Announcement posted by QAD 03 Jul 2003

QAD Inc. (NASDAQ: QADI), a leading provider of enterprise applications for global manufacturers, and Johnson Controls (NYSE: JCI), a global leader in automotive systems and facility management and control, announced at the European Automotive News Congress conference that they have entered into a partnership whereby the companies will collaborate to develop a next-generation Just-In-Time (JIT) Sequencing software module for MFG/PRO, QADs flagship enterprise resource planning software. Through this partnership, QAD gains software components developed by Johnson Controls that incorporate more than 10 years of Johnson Controls knowledge and expertise on JIT Sequencing. This approach allows QAD to take advantage of its strong partnership with Johnson Controls to reduce the time-to-market for this functionality and improve the software product design using best-of-breed knowledge and advice from Johnson Controls.

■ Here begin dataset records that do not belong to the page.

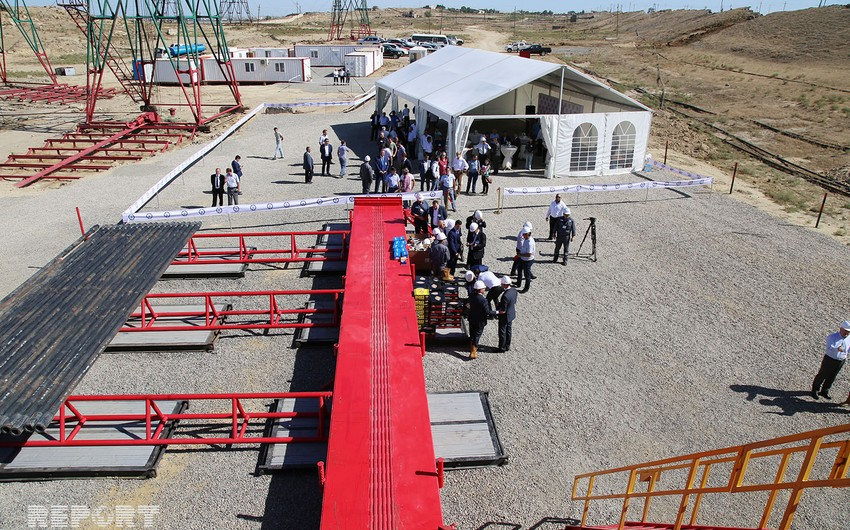 Gulf Drilling Azerbaijan şirkəti yeni qazma qurğusunu təqdim edib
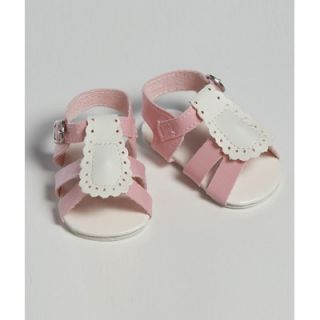 Adora Dolls 20 Doll Shoe Sandal Two Tome in Pink / White   20721023
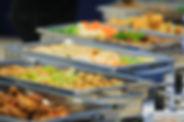buffet-nourriture-mariage-thailande_4204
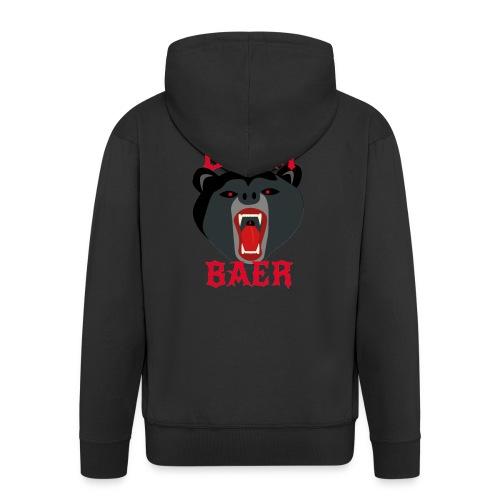 BoomBaersErstesDesign - Männer Premium Kapuzenjacke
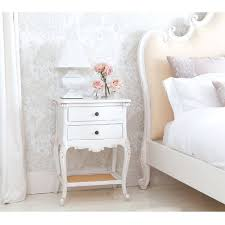 bedroom fascinating white french bedside table design with drawers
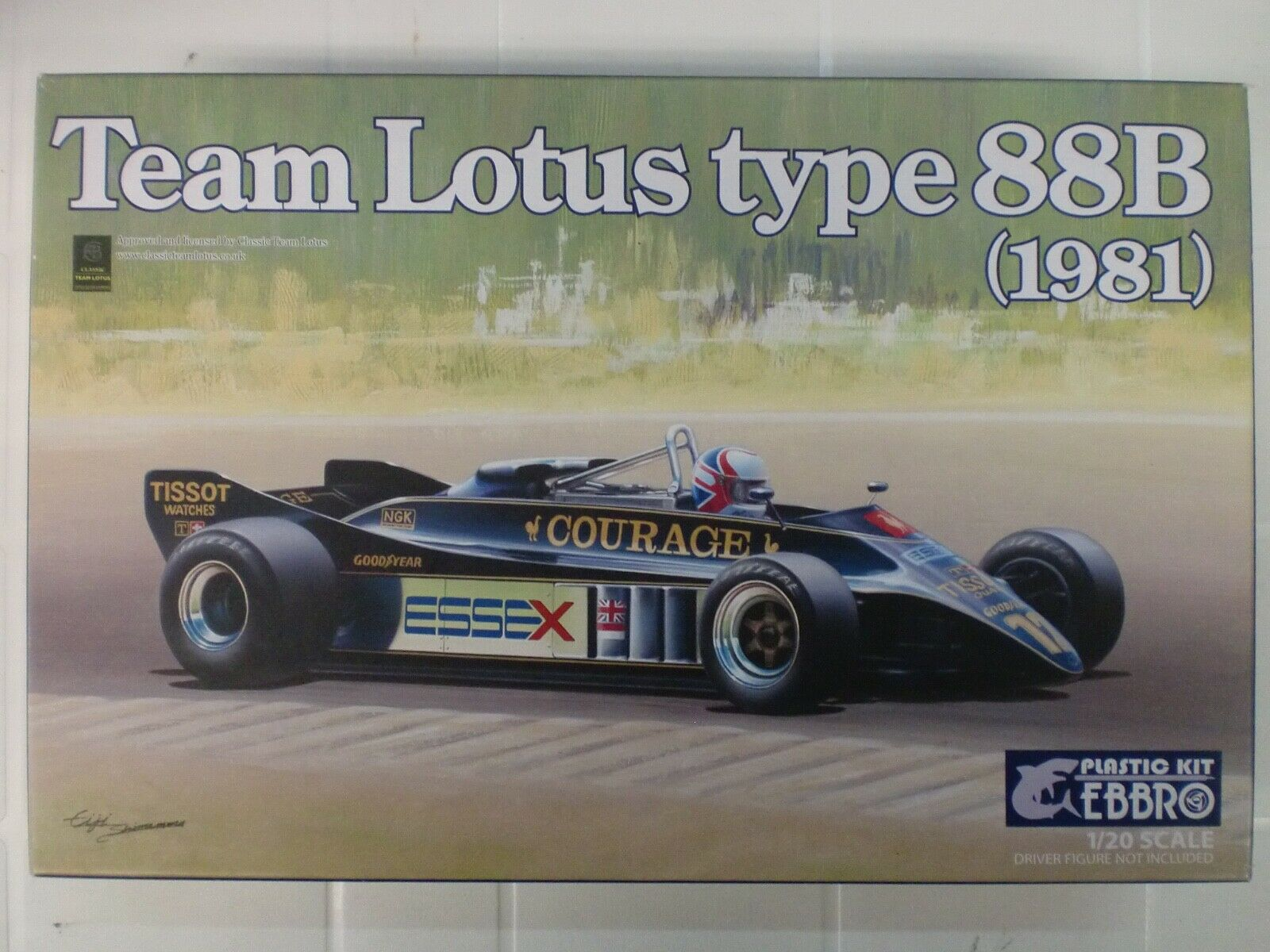 EBBRO 1 20 - kit  TEAM LOTUS TYPE 88B 1981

The QAD Just-In-Time Sequencing module for MFG/PRO is planned to be available before the end of 2003.

Just-In-Time Sequencing is designed for automotive suppliers seeking to respond to the increased market pressures placed on them by the automotive original equipment manufacturers (OEMs) whose mission is to increase flexibility in the assembly and configuration of cars and trucks while reducing the overall lead time required to deliver a vehicle to the final customer. This Build-to-Order concept requires that key, custom-built vehicle components be produced and delivered in the exact sequence to vehicles moving down the OEMs assembly line. Success for a supplier in Just-In-Time Sequencing lies in providing this configuration and delivery capability while at the same time maintaining control over production and inventory carrying costs.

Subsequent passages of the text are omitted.